The gasworks planning application, BH2021/04167, is due to be decided in March.

  1. Valerie Reply

    Call it Rocky Mountain Steps why not! It is a very big solid wodge of overbearing concrete. It really is off the scale lumpen. Far too much forced into far too small an area, out of scale with surroundings.

    Presumably the planners welcome it because of the City Plan identified housing target the Govt forces their feet to the fires of Whitehall to meet! Hard to block.

  2. Ian Reply

    I HOPE Is all affordable housing for Brighton born residents

    • fed-up with brighton politics Reply

      No, they will all be expensive luxury flats for foreign investors, as with those in the Marina, if the developers get their way, which is why so many residents are up in arms about it.

  3. Itsallthesame Reply

    Just a joke. Make the site safe and affordable. Berkeley and Nat grid make fortunes and don’t care where or what they build.

    • fed-up with brighton politics Reply

      Unfortunately for Brighton residents who would very rightly like a home to call their own on affordable terms, you are totally right. The site can be made safe without deep excavations for luxury flats, and lower-rise affordable homes could be built there, but, of course, the very greedy developers have chosen a different and dangerous option. There are many other grounds on which this development can be challenged and that is being done, but the more objections that can be mustered, the better. Go to the Council website, planning apps, read the instructions, register and object.

      By the way, the Health and Safety Executive considers the developer’s plans unacceptable in terms of fire hazard, which tells you all you need to know about the developers cramming in all these tower blocks etc. However, having a moan on B&H News is not going to get this development stopped, so anyone who objects needs to complain to the Council as described above.

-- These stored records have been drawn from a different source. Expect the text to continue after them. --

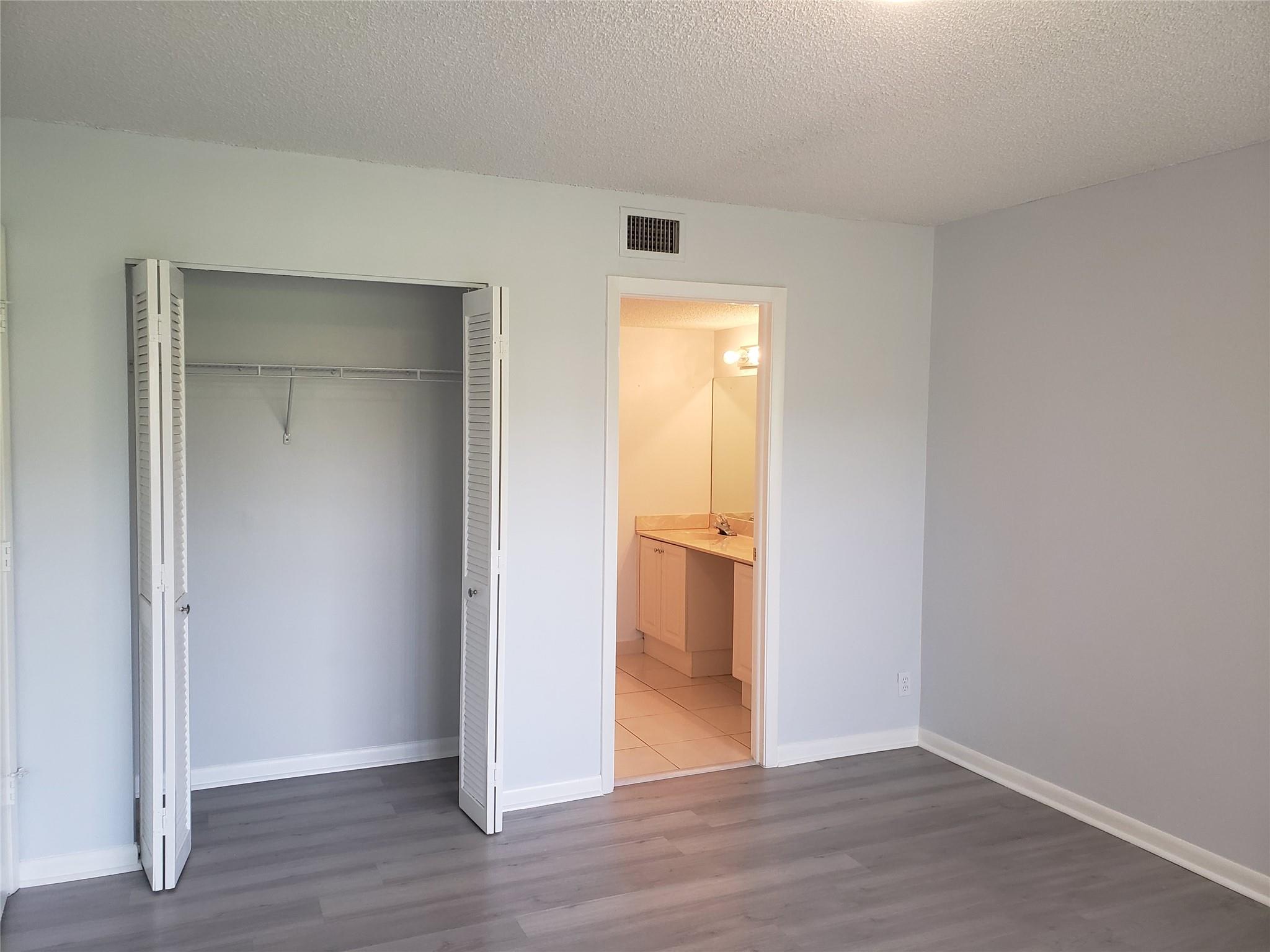 12252 Royal Palm Boulevard B - 3, Coral Springs, FL 33065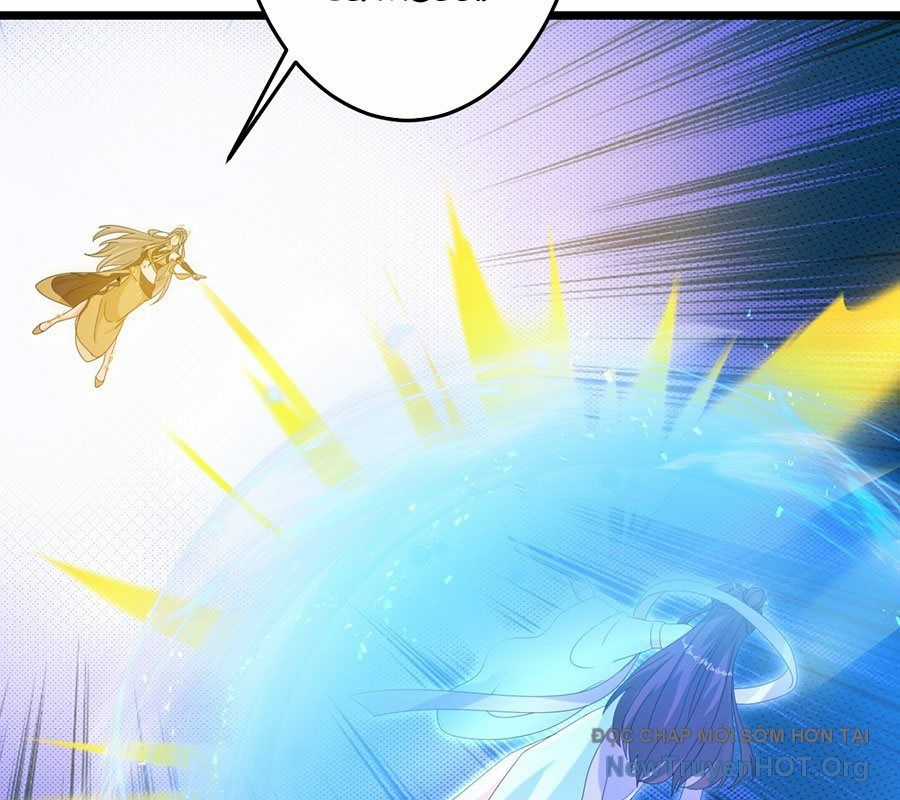 Nghịch Thiên Tà Thần Chương 740 trang 40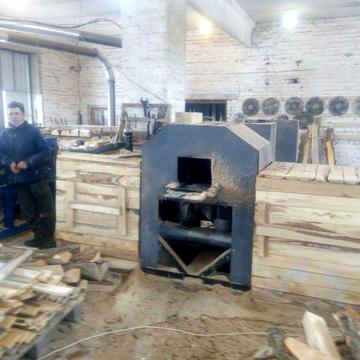 Конституции, 5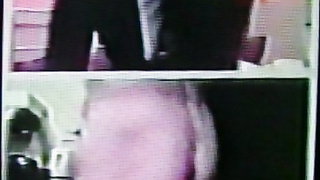 More horny College girls highly excited by my hot show (+ sound ) 3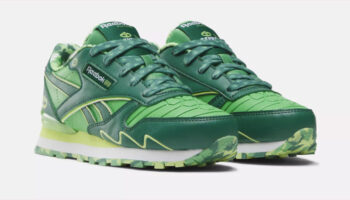 Reebok classic leather pj new arrivals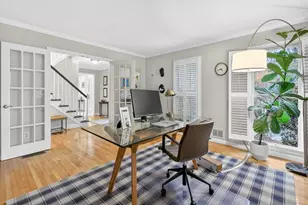 8110 Willow Tree Way, Alpharetta, GA 30005 - Photo 10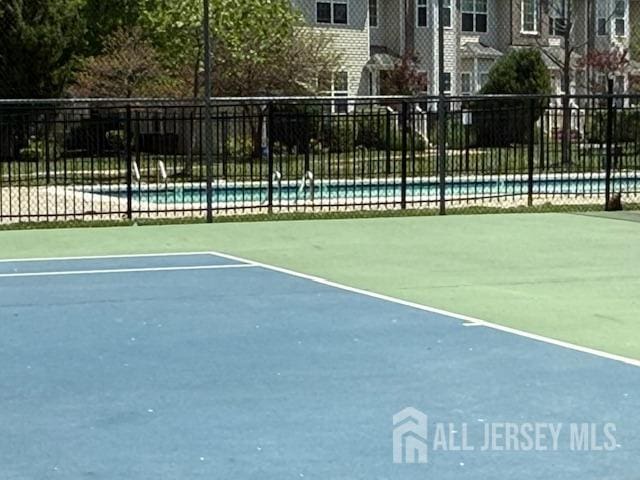 60 Forest Dr, Piscataway, NJ 08854 - photo 27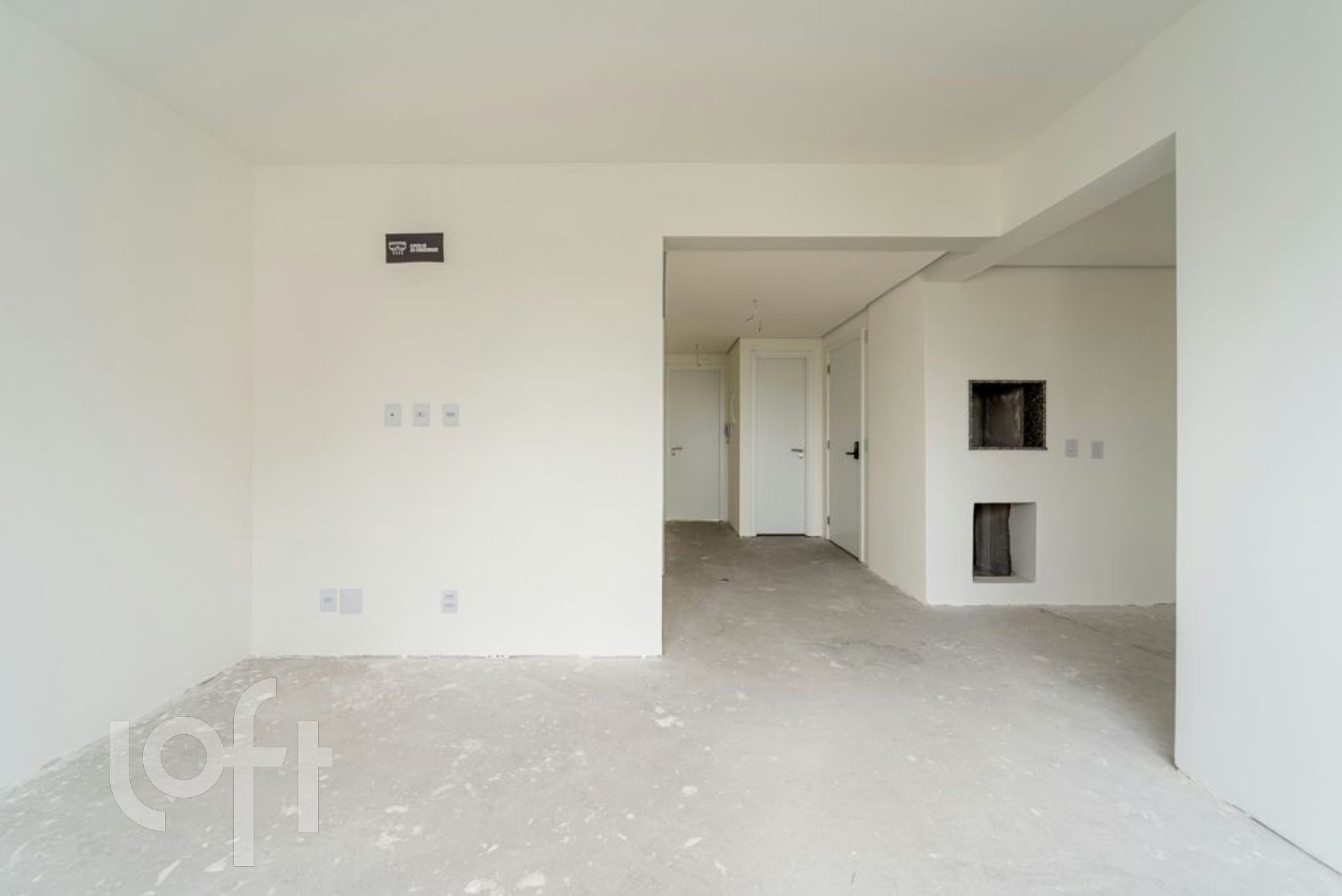 Imagem da propriedade 6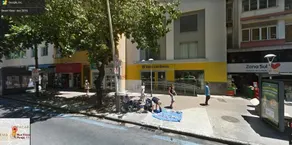 Rio Your Apartment 6 - Image 2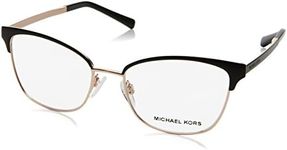 Michael Kors MK3012-1113 Eyeglasses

      Deadline for comments/objections was yesterday, but you can object up until it goes to Planning Committee, so suggest that if you do object then you do so.

  4. mike Reply

    The ground is packed full of toxic vapours you’re going to release to all residents of kemptown

    Surely that’s the most important thing to cover than how tall it is it what material it’s made out of

    • fed-up with brighton politics Reply

      Indeed, Mike. A couple of years down the road, if this thing isn’t stopped in its tracks now, we’ll be reading a bland report about a toxic cloud hanging over Kemp Town, East Brighton and heaven knows where else.

    • Greens out Reply

      The O2 (dome) in Greenwhich was built on the site of not just a former gasworks but also a large industrial estate that consisted of numerous road haulage depots which had been there for many many decades (my family’s transport company occupied one of these yards from 1910 to its decommissioning so am fully aware of how bad it was). This land was literally saturated with pollutants. Not aware of anyone having keeled over from poisoning at the site.

      Also, “The proposed gasworks development … neighbours the grade I listed buildings of the Kemp Town Estate.” The site is between the hideous Marine Gate and the even more hideous Courcels building. It’s at the bottom of the hideous badlands of Whitehawk. Get a grip and let it get built. It’s needed.